-- THE DATA follows --

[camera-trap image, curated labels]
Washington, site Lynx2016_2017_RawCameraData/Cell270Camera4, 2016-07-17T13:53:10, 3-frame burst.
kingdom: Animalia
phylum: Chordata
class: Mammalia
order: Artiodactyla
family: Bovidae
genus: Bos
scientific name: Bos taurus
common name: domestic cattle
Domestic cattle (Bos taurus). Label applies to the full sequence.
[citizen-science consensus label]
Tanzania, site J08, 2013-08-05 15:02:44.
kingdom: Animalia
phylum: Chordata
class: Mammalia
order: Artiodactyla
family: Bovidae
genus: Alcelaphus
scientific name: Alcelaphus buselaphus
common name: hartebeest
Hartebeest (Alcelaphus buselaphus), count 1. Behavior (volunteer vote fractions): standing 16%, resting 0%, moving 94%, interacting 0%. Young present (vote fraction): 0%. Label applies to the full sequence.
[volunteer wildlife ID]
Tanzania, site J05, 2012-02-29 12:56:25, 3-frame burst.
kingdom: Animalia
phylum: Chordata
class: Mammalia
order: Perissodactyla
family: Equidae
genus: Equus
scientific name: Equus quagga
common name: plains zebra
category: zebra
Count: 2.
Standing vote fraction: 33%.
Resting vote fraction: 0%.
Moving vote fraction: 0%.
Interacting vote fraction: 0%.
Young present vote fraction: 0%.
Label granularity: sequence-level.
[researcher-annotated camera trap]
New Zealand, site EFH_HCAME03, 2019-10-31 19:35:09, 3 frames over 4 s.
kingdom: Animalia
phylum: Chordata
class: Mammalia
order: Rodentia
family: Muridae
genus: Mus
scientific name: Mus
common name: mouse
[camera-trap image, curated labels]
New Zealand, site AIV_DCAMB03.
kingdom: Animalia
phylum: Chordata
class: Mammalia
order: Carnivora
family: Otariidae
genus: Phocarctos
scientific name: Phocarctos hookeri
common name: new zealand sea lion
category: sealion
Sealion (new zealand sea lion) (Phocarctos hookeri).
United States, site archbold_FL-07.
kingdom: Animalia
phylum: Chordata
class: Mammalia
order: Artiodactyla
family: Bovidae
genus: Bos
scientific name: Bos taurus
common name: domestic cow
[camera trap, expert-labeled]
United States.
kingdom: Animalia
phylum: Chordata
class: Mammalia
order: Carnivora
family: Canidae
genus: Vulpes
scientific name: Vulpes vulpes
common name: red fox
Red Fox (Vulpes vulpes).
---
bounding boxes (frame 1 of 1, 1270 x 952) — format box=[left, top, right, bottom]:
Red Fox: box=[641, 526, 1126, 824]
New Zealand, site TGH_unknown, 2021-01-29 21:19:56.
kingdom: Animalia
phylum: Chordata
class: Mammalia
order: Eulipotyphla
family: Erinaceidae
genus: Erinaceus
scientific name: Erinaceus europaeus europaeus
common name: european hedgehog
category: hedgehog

-- THE DATA concluded --

> **PROBLEM DETAILS**: Look over the data above and show each line that contains "United".

> **TASK ANSWER**:
United States, site archbold_FL-07.
United States.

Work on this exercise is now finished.